Records from a collection

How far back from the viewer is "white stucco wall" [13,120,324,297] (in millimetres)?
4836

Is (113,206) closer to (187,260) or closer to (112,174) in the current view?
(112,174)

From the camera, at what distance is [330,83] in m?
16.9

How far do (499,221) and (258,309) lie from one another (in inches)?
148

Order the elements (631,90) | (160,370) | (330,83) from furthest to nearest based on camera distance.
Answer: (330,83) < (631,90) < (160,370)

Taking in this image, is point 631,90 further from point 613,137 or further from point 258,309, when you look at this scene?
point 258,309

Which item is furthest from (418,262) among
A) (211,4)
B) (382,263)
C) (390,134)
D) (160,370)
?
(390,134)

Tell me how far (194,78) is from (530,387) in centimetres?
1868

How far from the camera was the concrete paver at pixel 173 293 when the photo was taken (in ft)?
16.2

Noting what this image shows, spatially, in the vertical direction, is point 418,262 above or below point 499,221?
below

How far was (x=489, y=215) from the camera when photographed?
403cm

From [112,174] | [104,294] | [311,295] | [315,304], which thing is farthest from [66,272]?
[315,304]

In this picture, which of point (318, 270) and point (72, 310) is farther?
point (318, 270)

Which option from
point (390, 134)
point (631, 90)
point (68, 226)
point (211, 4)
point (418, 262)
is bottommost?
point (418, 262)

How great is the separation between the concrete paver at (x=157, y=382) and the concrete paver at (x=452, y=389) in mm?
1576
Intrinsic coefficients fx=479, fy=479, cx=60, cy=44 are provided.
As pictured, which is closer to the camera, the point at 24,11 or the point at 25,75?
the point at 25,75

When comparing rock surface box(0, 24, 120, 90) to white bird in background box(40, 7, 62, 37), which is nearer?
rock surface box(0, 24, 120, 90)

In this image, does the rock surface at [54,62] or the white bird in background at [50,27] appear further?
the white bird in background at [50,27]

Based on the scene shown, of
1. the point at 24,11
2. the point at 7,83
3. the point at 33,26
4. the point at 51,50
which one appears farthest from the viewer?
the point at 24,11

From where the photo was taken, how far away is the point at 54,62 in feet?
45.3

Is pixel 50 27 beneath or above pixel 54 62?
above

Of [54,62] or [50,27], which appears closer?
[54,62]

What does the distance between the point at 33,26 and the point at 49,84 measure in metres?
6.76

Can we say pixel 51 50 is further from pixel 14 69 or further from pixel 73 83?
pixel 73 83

WRITTEN PROBLEM
Please reproduce the material above, from the line containing "Of [54,62] or [50,27], which appears closer?" through its final line, both included, without changing anything.

REPLY
Of [54,62] or [50,27], which appears closer?
[54,62]

What does the distance between the point at 33,26 and the point at 49,84 measure in metres?
6.76

Can we say pixel 51 50 is further from pixel 14 69 or further from pixel 73 83?
pixel 73 83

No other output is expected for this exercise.